Mam taki problem z moja 166 2.0 Twin Smark - od ok 2 tyg bardzo niemrawo się zbiera - wolno rozpędza, wcześniej było idealnie, teraz potrafi minąć 2-4s zanim nabierze prędkości. W miejscu na obroty wchodzi ok, jedynie na zimnym silniku oboty są nieco za duże i falują lekko, po rozgrzaniu to ustępuje. Do tego wzrosło spalanie o ok 3litry/100km. Brak mocy zbierania do odlotu potęguje się gdy jeżdzę na gazie - myślałem że coś się rozregulowało i pojechałem do gazownika. Podłączył pod kompa i wywalilo mu trochę błędów - zbyt mocno otwarte wtryskiwacze paliwa, zbyt wysokie obroty na biegu jalowym. Do tego stwierdził, że taki mały kurek od płynu chłodniczego się zapaca i tam może go ubywać (potwierdziłem). Stwierdził też że tak jakby dostawało lewego powietrza - po czym odesłał mnie do mechanika.
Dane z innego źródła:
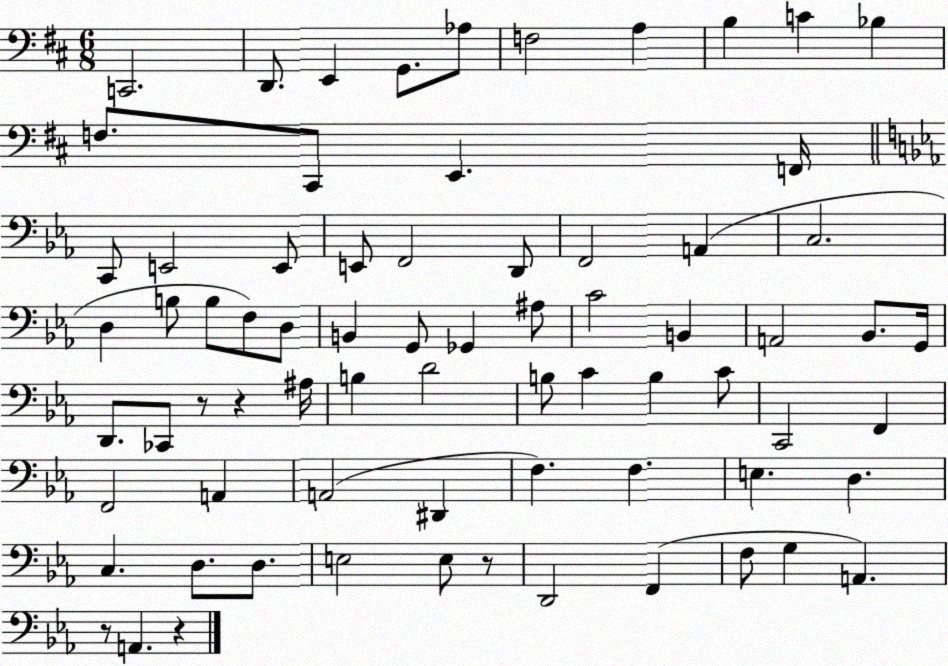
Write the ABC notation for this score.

X:1
T:Untitled
M:6/8
L:1/4
K:D
C,,2 D,,/2 E,, G,,/2 _A,/2 F,2 A, B, C _B, F,/2 ^C,,/2 E,, F,,/4 C,,/2 E,,2 E,,/2 E,,/2 F,,2 D,,/2 F,,2 A,, C,2 D, B,/2 B,/2 F,/2 D,/2 B,, G,,/2 _G,, ^A,/2 C2 B,, A,,2 _B,,/2 G,,/4 D,,/2 _C,,/2 z/2 z ^A,/4 B, D2 B,/2 C B, C/2 C,,2 F,, F,,2 A,, A,,2 ^D,, F, F, E, D, C, D,/2 D,/2 E,2 E,/2 z/2 D,,2 F,, F,/2 G, A,, z/2 A,, z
Jako, że już trochę słabo z kasą stoje chciałbym we własnym zakresie coś ruszyć:
- czy może być to spowodowane słabym stanem rury dolotowej do przepustnicy? taka zakrzywiona poprążkowana - już jest w stanie słabym, jak się fachowo ta częśc nazywa?
- pod grilem, po prawej stronie na samym dole znalazłem plastikową rurę która była rozłączona - czy tak powinno być? Ta rura idzie do filtra powietrza ale dalej nie mam pojęcia dokąd, po kupnie auta tak już była rozłączona, ostatnio to dopiero zauważyłem.
- jak fachowo nazywa się ten mały zaworek gumowy który się zapaca? jest on na gumowej rurze i pewnie trzeba całość wymienić? zlokaliszowany jest zaraz obok zbiornika na płyn chłodniczy po jego lewej stronie patrząc od strony silnika.
te części chaiłbym zakupić, może ktoś ma w dobrym stanie za rozsądną cene?